日本銀行が4月1日、企業短期経済観測調査を発表した。いわゆる日銀短観と言われるものだ。新聞や雑誌で目にされた方も多かったに違いない。
3月の短観は、大企業・製造業の業況判断指数が過去最悪に落ち込んだ。非製造業も含め、ほぼ全業種が大幅に悪化し、企業の景況感は総崩れに陥った。先行きにはわずかに改善の兆しもあるが、日本経済にかかった霧はなお深いと考えざるを得ない。
順調であった当店の店舗も3月中旬から、がくっとフリーで訪れるお客さまが減った。取引先等に聞いても外食の消費低迷は信じられない落ち込みだという。

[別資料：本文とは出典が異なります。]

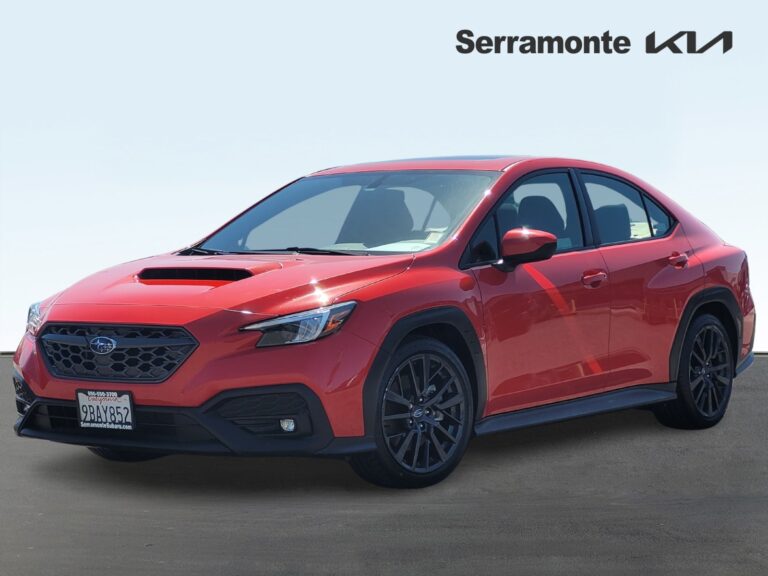 Used 2022 Subaru WRX in Colma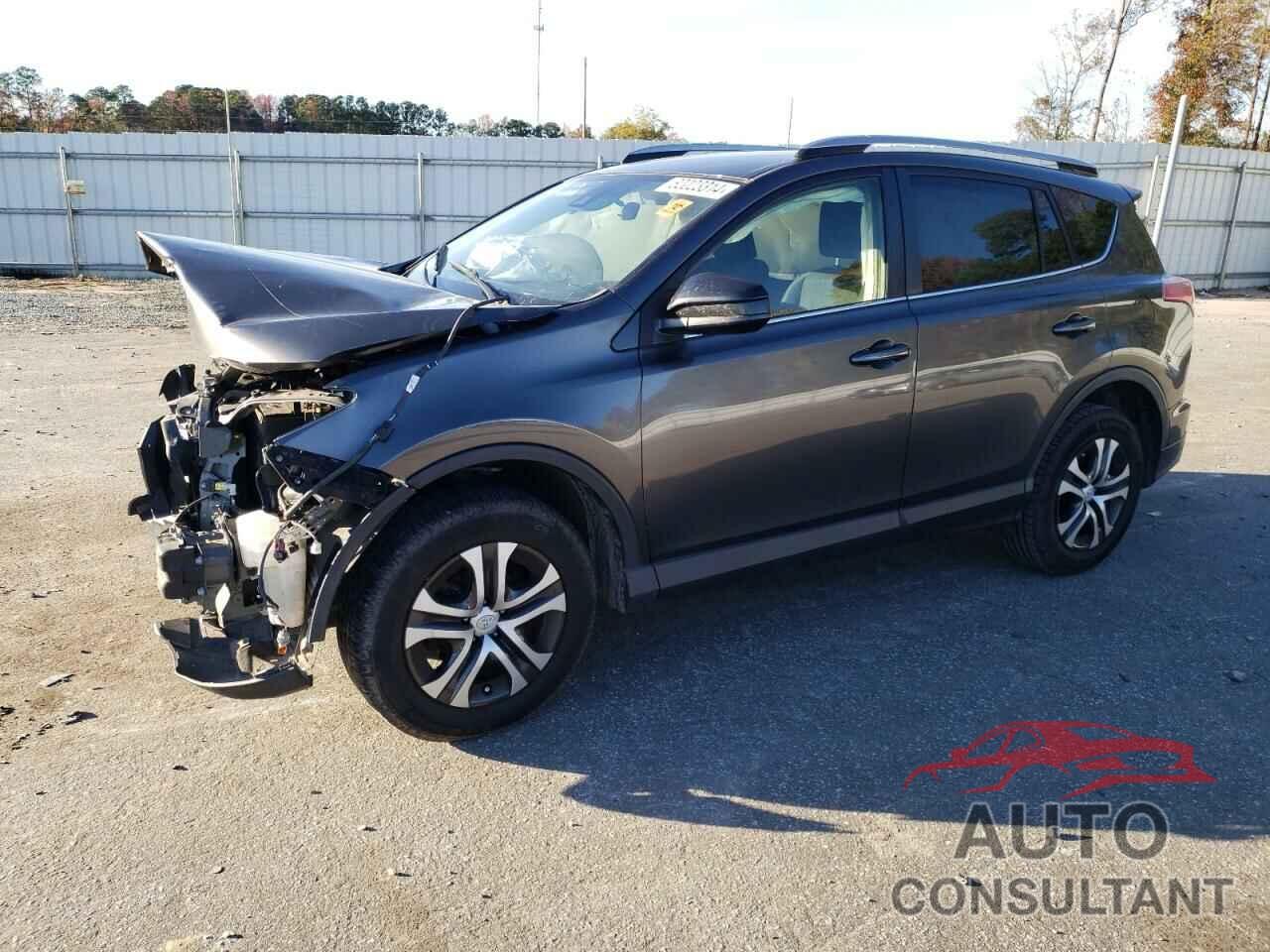 TOYOTA RAV4 2017 - JTMZFREV5HJ701461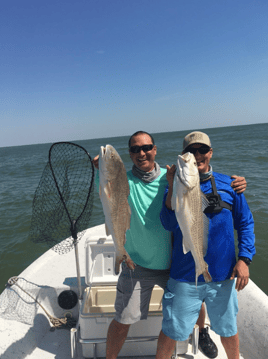 Texas City Inshore Roundup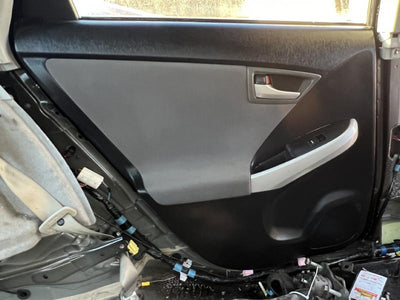 2013 Toyota Prius Rear Door Trim Panel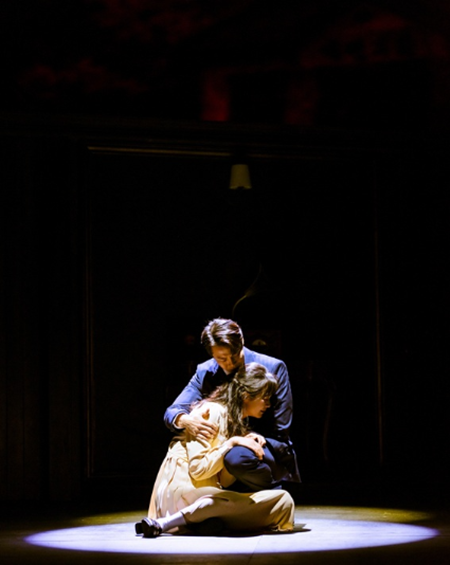 ソ・イェジ・チョン・ソミン→クァク・シヤン、演劇『死の賛美』成功裏に終了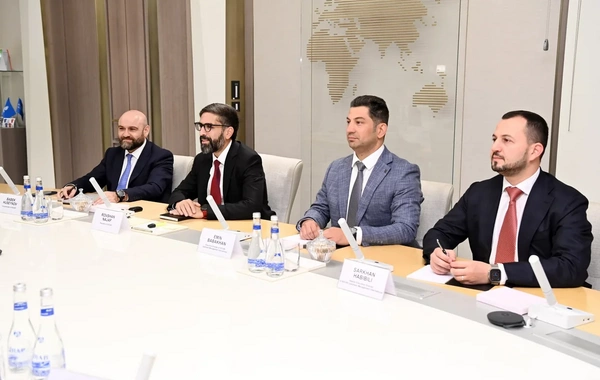 SOCAR Yaponiya şirkəti ilə birgə layihələrin icrasını nəzərdən keçirib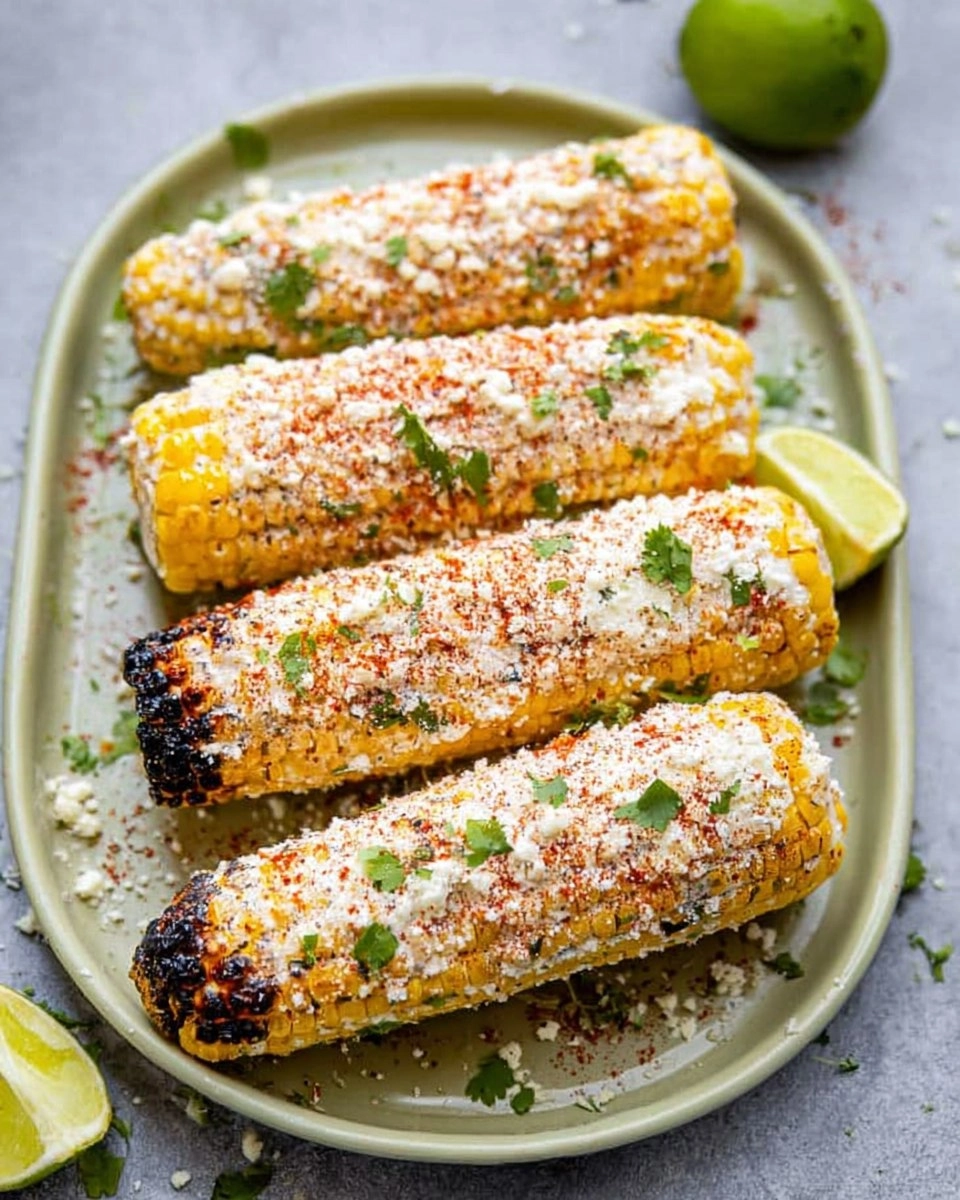 Grilled-Corn-Elote-Style-Smoky-Mexican-Street-Corn-for-Summer-Cookouts-Recipe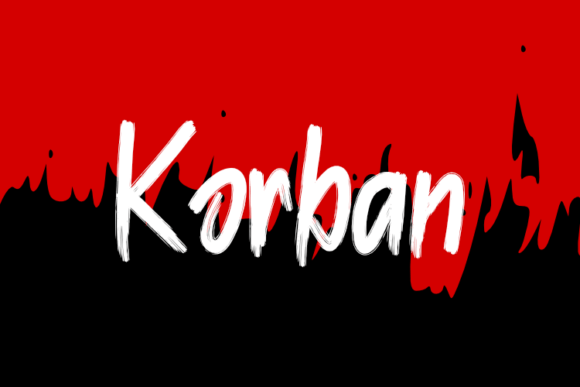 Using Korban Font to Elevate Your Campaign Visuals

このようなときこそ政治が重要になる。リーダーシップを発揮し、国の進むべき方向を示すべきだろう。ところが、実際はほど遠い。一例を挙げれば小沢一郎民主党代表の違法献金問題。私はこう思う。「小沢氏ほどの実力のある人だったら現場を大事にしているだろう。100万円単位の献金までチェックしているはず。万が一知らなかったとしたら、それはそれで問題だ」。いずれの場合でも、小沢氏は辞任すべきだと考える。
私たちは「政治とカネ」の問題で過去、どれほど、時間を空費したことだろう。金額に直せば莫大なものになる。私は企業献金をゼロにすべきだと考える。どうしても献金したければ、国会議員全員に配分される仕組みを作ったほうがいい。それでも政治にカネがかかるというなら、衆参議員の定数を半分にする。ならば、議員1人1人が受け取る歳費が倍に出来る。それくらいのことを考えなければ、何度も何度も「政治とカネ」に国民は振り回されてしまう。
ワタミグループは農業にも進出している。ワタミファームだ。ここに訳のわからないカネが入ってきた。二十万円程度だが、認定農業者をやっていると入るとのこと。当然、全国の農家にも配られているのだろう。究極のバラマキだと言わざるを得ない。
今回の不況をどのように名づけるか。
「政治不信不況」と言ったらいいすぎだろうかーー。